(ENUNCIADO): Atualize o trecho sobre o sistema de equações: reescreva a parte que vai de "Lista de exercícios" a "Regra de Cramer.", trocando "Regra de Cramer" por "eliminação de Gauss".

(TRECHO DO TEXTO):

--

Lista de exercícios do ensino médio para impressão
Resolver o sistema:$\phantom{X}\left\{\begin{array}{rcr} \;\dfrac{1}{x}\,+\,\dfrac{1}{y}\,-\,\dfrac{1}{z}\,=\,\phantom{X}4\;& \\ \;\dfrac{2}{x}\,-\,\dfrac{1}{y}\,+\,\dfrac{3}{z}\,=\,-3\;& \\ \; \dfrac{1}{x}\,+\,\dfrac{2}{y}\,+\,\dfrac{4}{z}\,=\,\phantom{X}1\;& \\ \end{array} \right.\,$

resposta:
Resolução:
Vamos fazer $\;p\,=\,\dfrac{1}{x}\;$, $\;q\,=\,\dfrac{1}{y}\;$ e $\;r\,=\,\dfrac{1}{z}\;$ e a seguir utilizar a Regra de Cramer.

--

(DADOS FORNECIDOS):
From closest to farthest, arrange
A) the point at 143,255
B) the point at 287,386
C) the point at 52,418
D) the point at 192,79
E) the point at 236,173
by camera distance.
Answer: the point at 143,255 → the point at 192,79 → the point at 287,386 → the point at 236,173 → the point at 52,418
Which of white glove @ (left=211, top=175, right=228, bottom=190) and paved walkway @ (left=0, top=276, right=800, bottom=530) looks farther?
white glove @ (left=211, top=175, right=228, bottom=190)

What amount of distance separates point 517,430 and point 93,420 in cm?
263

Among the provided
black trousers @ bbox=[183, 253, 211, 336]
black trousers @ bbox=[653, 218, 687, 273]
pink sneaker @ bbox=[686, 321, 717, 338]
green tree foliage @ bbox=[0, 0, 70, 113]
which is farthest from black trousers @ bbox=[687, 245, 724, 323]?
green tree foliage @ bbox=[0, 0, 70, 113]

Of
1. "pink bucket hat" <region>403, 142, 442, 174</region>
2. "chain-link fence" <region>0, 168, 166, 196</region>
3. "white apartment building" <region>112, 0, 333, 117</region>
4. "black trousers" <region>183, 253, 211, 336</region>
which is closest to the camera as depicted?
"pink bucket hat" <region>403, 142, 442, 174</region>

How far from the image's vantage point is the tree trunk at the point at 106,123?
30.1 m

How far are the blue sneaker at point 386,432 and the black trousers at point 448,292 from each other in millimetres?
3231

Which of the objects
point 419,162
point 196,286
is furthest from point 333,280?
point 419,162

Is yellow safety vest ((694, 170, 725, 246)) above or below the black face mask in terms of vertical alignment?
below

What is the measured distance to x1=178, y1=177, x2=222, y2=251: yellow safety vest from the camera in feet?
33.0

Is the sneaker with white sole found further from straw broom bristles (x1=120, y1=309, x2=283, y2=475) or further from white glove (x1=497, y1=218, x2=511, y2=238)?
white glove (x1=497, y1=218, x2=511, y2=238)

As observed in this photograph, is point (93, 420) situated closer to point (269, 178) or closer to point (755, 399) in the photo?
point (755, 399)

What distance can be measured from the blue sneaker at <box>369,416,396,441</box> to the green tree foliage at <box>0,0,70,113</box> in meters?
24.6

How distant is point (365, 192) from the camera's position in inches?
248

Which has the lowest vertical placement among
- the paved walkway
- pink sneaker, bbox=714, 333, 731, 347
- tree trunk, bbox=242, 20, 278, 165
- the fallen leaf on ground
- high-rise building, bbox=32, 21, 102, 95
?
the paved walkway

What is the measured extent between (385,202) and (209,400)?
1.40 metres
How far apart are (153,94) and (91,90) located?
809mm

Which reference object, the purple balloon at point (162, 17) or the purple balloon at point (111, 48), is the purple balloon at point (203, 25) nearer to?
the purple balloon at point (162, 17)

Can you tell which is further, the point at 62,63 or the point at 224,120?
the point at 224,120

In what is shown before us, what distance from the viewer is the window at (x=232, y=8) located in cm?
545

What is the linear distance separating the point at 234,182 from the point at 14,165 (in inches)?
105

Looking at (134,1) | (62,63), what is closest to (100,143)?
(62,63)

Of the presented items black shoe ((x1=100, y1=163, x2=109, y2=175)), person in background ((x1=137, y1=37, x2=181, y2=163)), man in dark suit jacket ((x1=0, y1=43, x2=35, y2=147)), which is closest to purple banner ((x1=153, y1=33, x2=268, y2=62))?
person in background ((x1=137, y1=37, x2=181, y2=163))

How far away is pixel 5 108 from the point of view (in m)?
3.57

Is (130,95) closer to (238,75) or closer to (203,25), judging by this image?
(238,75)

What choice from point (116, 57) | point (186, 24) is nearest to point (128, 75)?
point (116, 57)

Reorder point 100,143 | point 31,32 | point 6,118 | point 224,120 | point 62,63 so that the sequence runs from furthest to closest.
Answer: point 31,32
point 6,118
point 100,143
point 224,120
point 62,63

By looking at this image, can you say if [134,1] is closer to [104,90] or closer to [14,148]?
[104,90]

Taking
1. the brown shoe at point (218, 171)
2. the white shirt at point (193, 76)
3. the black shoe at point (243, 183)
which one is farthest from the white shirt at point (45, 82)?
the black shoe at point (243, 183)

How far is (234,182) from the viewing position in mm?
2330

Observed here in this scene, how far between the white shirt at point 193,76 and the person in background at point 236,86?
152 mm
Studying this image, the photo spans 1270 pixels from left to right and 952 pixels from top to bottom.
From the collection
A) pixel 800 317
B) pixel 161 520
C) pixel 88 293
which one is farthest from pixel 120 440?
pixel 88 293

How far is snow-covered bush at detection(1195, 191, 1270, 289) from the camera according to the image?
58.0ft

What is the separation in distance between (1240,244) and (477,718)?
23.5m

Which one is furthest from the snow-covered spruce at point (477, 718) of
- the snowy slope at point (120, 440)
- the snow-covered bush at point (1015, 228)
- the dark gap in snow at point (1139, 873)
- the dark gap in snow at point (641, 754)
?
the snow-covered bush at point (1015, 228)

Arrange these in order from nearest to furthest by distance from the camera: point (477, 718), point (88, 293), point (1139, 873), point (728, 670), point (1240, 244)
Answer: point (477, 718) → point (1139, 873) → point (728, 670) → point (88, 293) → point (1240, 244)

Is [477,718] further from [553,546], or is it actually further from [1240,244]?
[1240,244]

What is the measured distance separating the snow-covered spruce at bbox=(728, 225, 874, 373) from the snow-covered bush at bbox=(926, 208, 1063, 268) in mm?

--

(RESPOSTA):
Lista de exercícios do ensino médio para impressão
Resolver o sistema:$\phantom{X}\left\{\begin{array}{rcr} \;\dfrac{1}{x}\,+\,\dfrac{1}{y}\,-\,\dfrac{1}{z}\,=\,\phantom{X}4\;& \\ \;\dfrac{2}{x}\,-\,\dfrac{1}{y}\,+\,\dfrac{3}{z}\,=\,-3\;& \\ \; \dfrac{1}{x}\,+\,\dfrac{2}{y}\,+\,\dfrac{4}{z}\,=\,\phantom{X}1\;& \\ \end{array} \right.\,$

resposta:
Resolução:
Vamos fazer $\;p\,=\,\dfrac{1}{x}\;$, $\;q\,=\,\dfrac{1}{y}\;$ e $\;r\,=\,\dfrac{1}{z}\;$ e a seguir utilizar a eliminação de Gauss.